Majalahaula.id – Ketua Dewan Jamu Indonesia Jawa Timur, Prof Sasmito Djati mengatakan bahwa BPOM menghambat kesejahteraan para produsen jamu tradisional.
“Bukan bermaksud menyalahkan BPOM, tetapi sama-sama introspeksi, karena aturan-aturan yang ada itu menyulitkan kami yang ada dibawah, aturan dan mindset yang berbeda. Jamu memiliki madzhab berpikir yang berbeda, disitu ada doa,” kata Sasmito.
Dia mengatakan, pelaku UMKM produk jamu tidak semua mampu melakukan uji klinis. Hal itu karena membutuhkan biaya yang mahal dan waktu panjang.
“UMKM enggak kuat, karena kalau harus ikut tahapan uji klinis sangat mahal dan makan waktu sangat panjang,” katanya.
Sementara itu, Ketua Umum Dewan Jamu Indonesia, Daniel Tjen mengatakan, jamu tidak hanya merupakan suatu produk obat herbal semata saja, namun sudah menjadi budaya masyarakat beberapa daerah di Indonesia.
“Jadi terdapat filosofis yang mendalam dan sudah berakar. Eksistensi jamu sudah lama sejak leluhur kita, apalagi Indonesia kaya akan diversitas biokultural maka ada aspek antropologi, budaya, tiap daerah kabupaten/ kota,” katanya.
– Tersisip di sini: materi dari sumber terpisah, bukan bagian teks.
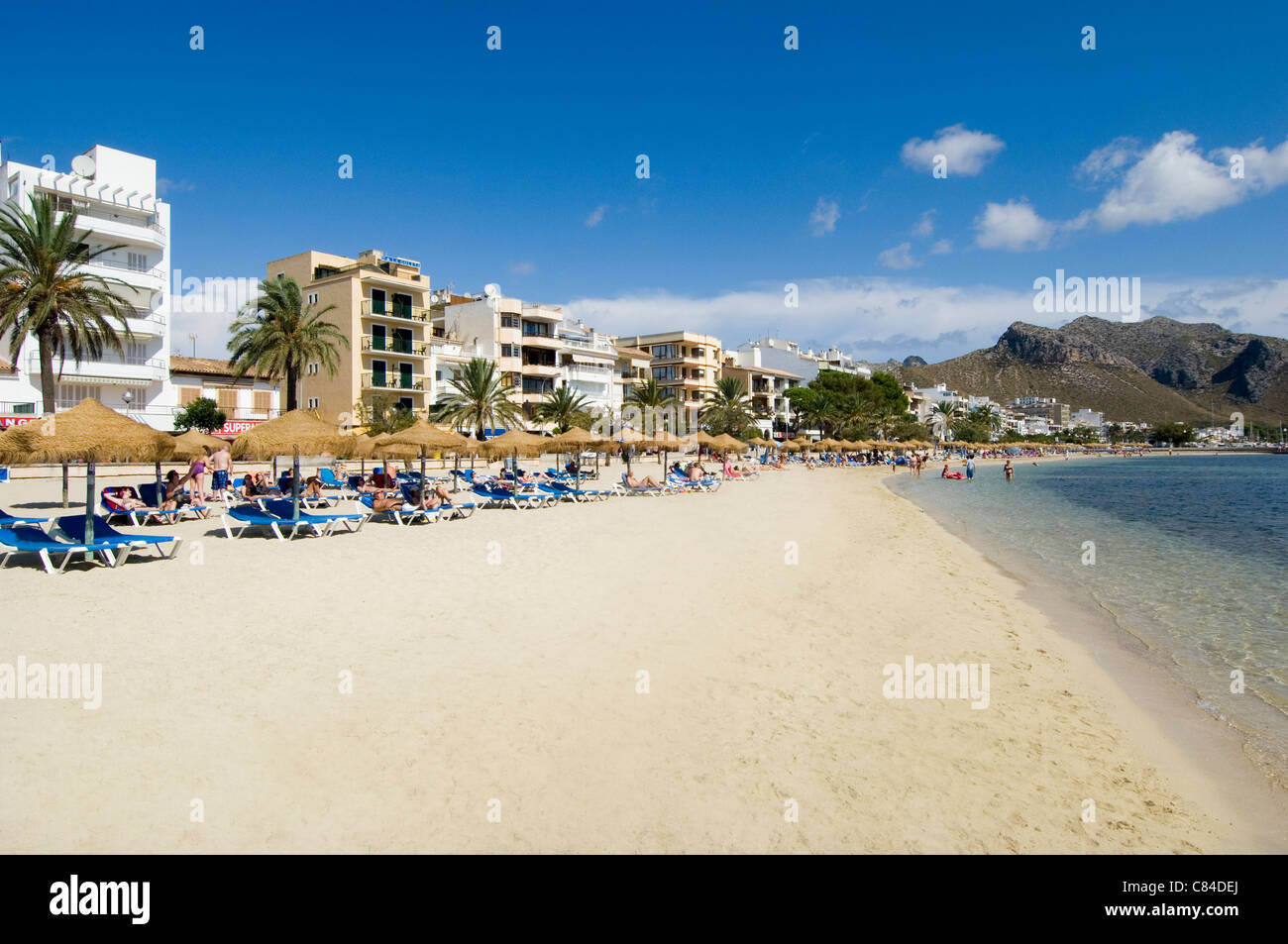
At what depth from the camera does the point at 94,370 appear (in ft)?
116

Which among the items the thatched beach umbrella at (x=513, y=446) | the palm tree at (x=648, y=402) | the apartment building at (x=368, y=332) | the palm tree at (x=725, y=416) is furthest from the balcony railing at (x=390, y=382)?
the thatched beach umbrella at (x=513, y=446)

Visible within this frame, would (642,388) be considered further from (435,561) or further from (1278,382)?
(1278,382)

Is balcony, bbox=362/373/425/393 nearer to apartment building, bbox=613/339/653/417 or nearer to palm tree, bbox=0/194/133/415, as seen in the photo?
palm tree, bbox=0/194/133/415

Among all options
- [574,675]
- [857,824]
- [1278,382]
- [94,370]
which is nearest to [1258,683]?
[857,824]

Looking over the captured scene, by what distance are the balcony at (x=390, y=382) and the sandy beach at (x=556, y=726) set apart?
35702mm

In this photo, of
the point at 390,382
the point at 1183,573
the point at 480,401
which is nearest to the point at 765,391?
the point at 390,382

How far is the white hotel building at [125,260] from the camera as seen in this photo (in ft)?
115

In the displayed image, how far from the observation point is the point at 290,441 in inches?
524

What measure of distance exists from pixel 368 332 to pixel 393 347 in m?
1.80

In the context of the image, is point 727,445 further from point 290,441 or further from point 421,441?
point 290,441

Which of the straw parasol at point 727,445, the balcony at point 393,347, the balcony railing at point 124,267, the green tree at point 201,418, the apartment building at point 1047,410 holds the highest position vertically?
the apartment building at point 1047,410

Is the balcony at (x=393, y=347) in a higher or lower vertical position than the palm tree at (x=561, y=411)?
higher

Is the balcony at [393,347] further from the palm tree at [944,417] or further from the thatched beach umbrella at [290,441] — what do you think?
the palm tree at [944,417]
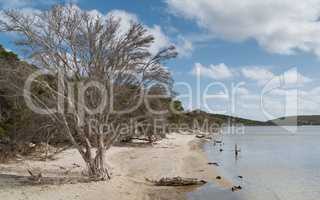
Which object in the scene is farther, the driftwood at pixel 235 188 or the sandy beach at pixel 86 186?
the driftwood at pixel 235 188

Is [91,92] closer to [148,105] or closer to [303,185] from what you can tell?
[148,105]

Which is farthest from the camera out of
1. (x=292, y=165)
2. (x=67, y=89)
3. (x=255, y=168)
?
(x=292, y=165)

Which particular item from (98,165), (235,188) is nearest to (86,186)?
(98,165)

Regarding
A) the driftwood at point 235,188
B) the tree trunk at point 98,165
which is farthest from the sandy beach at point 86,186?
the driftwood at point 235,188

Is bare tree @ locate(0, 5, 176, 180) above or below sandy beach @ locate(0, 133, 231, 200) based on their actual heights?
above

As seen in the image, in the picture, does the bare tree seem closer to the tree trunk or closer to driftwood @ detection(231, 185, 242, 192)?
the tree trunk

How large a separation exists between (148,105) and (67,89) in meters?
3.53

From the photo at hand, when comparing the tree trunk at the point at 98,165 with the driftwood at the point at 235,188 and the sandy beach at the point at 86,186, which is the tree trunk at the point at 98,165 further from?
the driftwood at the point at 235,188

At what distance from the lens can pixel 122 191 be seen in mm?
15102

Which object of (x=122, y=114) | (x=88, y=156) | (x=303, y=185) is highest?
(x=122, y=114)

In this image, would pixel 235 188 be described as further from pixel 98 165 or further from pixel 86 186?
pixel 86 186

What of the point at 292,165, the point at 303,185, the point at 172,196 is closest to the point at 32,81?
the point at 172,196

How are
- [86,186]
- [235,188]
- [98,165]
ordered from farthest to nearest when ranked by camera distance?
[235,188]
[98,165]
[86,186]

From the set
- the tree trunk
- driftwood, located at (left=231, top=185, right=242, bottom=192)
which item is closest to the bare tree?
the tree trunk
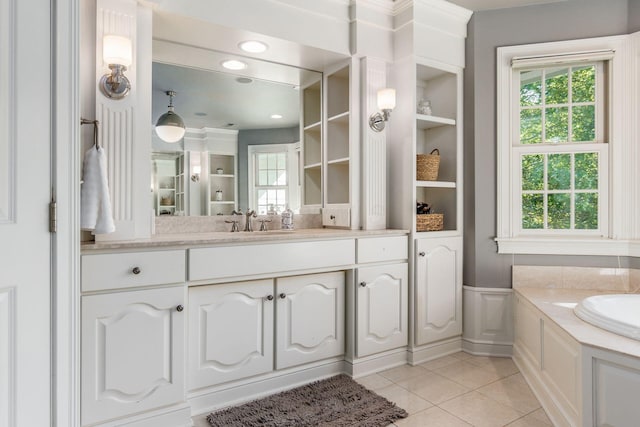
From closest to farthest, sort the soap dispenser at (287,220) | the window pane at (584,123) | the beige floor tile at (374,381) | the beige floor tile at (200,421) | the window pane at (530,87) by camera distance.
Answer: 1. the beige floor tile at (200,421)
2. the beige floor tile at (374,381)
3. the soap dispenser at (287,220)
4. the window pane at (584,123)
5. the window pane at (530,87)

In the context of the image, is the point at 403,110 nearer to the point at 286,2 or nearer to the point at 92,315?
the point at 286,2

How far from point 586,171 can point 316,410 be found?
2.51 metres

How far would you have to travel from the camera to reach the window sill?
2.75 meters

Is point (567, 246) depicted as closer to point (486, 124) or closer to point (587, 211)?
point (587, 211)

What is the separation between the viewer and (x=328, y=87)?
121 inches

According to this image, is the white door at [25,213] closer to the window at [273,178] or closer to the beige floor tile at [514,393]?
the window at [273,178]

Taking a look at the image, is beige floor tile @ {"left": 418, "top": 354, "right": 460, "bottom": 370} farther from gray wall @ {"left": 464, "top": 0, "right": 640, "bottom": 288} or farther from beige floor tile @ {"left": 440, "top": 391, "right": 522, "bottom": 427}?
gray wall @ {"left": 464, "top": 0, "right": 640, "bottom": 288}

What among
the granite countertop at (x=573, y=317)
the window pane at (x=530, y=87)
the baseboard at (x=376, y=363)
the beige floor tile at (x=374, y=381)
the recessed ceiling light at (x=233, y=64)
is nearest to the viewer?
the granite countertop at (x=573, y=317)

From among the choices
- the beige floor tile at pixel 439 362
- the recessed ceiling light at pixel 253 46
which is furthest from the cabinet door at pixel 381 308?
the recessed ceiling light at pixel 253 46

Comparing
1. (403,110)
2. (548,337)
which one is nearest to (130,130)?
(403,110)

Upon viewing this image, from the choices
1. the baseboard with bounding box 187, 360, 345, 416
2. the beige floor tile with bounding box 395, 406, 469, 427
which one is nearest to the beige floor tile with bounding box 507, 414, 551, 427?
the beige floor tile with bounding box 395, 406, 469, 427

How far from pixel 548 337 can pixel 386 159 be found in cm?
153

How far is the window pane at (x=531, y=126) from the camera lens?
117 inches

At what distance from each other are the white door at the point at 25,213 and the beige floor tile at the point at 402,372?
1.91m
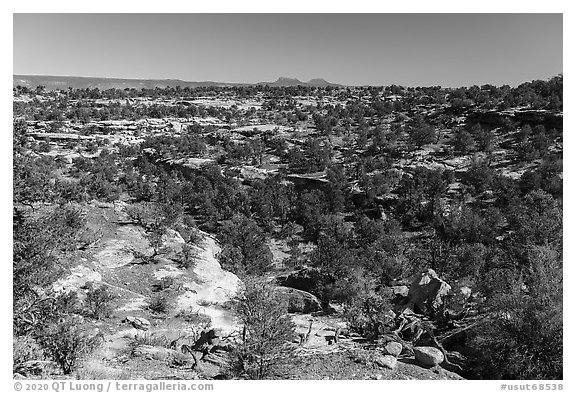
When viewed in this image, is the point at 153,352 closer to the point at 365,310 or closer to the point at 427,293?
the point at 365,310

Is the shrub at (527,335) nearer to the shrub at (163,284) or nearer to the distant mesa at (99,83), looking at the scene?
the shrub at (163,284)

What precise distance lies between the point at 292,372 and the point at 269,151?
1225 inches

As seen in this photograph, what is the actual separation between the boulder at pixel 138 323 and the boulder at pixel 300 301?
5.60m

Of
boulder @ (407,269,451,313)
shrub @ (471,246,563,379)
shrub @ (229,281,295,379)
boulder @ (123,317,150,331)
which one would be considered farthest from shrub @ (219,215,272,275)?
shrub @ (471,246,563,379)

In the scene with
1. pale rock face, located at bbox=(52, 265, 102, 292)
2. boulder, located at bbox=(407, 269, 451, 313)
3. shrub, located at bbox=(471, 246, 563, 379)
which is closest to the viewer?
shrub, located at bbox=(471, 246, 563, 379)

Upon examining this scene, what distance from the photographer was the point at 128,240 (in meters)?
17.6

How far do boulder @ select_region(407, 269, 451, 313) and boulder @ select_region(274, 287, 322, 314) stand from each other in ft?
13.6

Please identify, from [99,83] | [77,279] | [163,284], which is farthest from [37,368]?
[99,83]

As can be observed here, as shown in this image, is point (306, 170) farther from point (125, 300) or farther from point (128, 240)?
point (125, 300)

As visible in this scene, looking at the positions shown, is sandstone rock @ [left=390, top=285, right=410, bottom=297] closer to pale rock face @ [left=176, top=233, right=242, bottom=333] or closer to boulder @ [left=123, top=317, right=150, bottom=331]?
pale rock face @ [left=176, top=233, right=242, bottom=333]

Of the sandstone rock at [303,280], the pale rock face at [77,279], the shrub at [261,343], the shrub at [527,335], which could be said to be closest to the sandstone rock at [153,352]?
the shrub at [261,343]

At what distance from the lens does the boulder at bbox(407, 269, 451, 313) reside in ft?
49.8

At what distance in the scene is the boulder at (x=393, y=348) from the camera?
1017 centimetres

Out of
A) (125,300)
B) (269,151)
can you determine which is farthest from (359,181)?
(125,300)
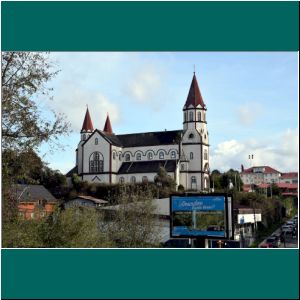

Sumber bahan baku untuk pembuatan jamu dunia sebagian besar berada di Indonesia. Dari 40.000 pohon yang sudah dikenal dan diakui menjadi sumber bahan baku obat (herbal), 30.000 ada di Indonesia. Karenanya, dia berkeyakinan bahwa Indonesia memiliki potensi untuk dapat mandiri di bidang kesehatan melalui jamu.